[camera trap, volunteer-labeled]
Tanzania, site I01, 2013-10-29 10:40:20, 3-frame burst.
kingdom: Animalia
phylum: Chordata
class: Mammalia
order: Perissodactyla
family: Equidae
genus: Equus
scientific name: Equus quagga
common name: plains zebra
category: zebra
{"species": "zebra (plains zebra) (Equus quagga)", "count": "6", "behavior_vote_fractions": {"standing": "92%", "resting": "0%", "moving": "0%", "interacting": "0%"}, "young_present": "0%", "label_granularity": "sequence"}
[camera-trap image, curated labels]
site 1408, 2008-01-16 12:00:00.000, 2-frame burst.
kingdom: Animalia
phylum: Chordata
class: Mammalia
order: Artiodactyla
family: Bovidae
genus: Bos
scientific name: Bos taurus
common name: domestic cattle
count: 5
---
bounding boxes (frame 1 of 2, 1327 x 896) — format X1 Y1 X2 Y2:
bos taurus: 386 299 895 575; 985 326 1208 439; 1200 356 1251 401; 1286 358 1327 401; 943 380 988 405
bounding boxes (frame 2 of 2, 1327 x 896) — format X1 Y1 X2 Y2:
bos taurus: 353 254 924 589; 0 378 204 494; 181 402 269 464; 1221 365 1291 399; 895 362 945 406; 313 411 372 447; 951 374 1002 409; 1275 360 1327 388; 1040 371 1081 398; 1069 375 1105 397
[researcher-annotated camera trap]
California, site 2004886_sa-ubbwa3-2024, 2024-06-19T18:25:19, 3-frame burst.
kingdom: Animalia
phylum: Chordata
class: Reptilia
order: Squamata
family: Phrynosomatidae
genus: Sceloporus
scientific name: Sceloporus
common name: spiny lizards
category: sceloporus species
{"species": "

**Instructions to follow**
Write the entries out again exactly.

**Reply**
[camera trap, volunteer-labeled]
Tanzania, site I01, 2013-10-29 10:40:20, 3-frame burst.
kingdom: Animalia
phylum: Chordata
class: Mammalia
order: Perissodactyla
family: Equidae
genus: Equus
scientific name: Equus quagga
common name: plains zebra
category: zebra
{"species": "zebra (plains zebra) (Equus quagga)", "count": "6", "behavior_vote_fractions": {"standing": "92%", "resting": "0%", "moving": "0%", "interacting": "0%"}, "young_present": "0%", "label_granularity": "sequence"}
[camera-trap image, curated labels]
site 1408, 2008-01-16 12:00:00.000, 2-frame burst.
kingdom: Animalia
phylum: Chordata
class: Mammalia
order: Artiodactyla
family: Bovidae
genus: Bos
scientific name: Bos taurus
common name: domestic cattle
count: 5
---
bounding boxes (frame 1 of 2, 1327 x 896) — format X1 Y1 X2 Y2:
bos taurus: 386 299 895 575; 985 326 1208 439; 1200 356 1251 401; 1286 358 1327 401; 943 380 988 405
bounding boxes (frame 2 of 2, 1327 x 896) — format X1 Y1 X2 Y2:
bos taurus: 353 254 924 589; 0 378 204 494; 181 402 269 464; 1221 365 1291 399; 895 362 945 406; 313 411 372 447; 951 374 1002 409; 1275 360 1327 388; 1040 371 1081 398; 1069 375 1105 397
[researcher-annotated camera trap]
California, site 2004886_sa-ubbwa3-2024, 2024-06-19T18:25:19, 3-frame burst.
kingdom: Animalia
phylum: Chordata
class: Reptilia
order: Squamata
family: Phrynosomatidae
genus: Sceloporus
scientific name: Sceloporus
common name: spiny lizards
category: sceloporus species
{"species": "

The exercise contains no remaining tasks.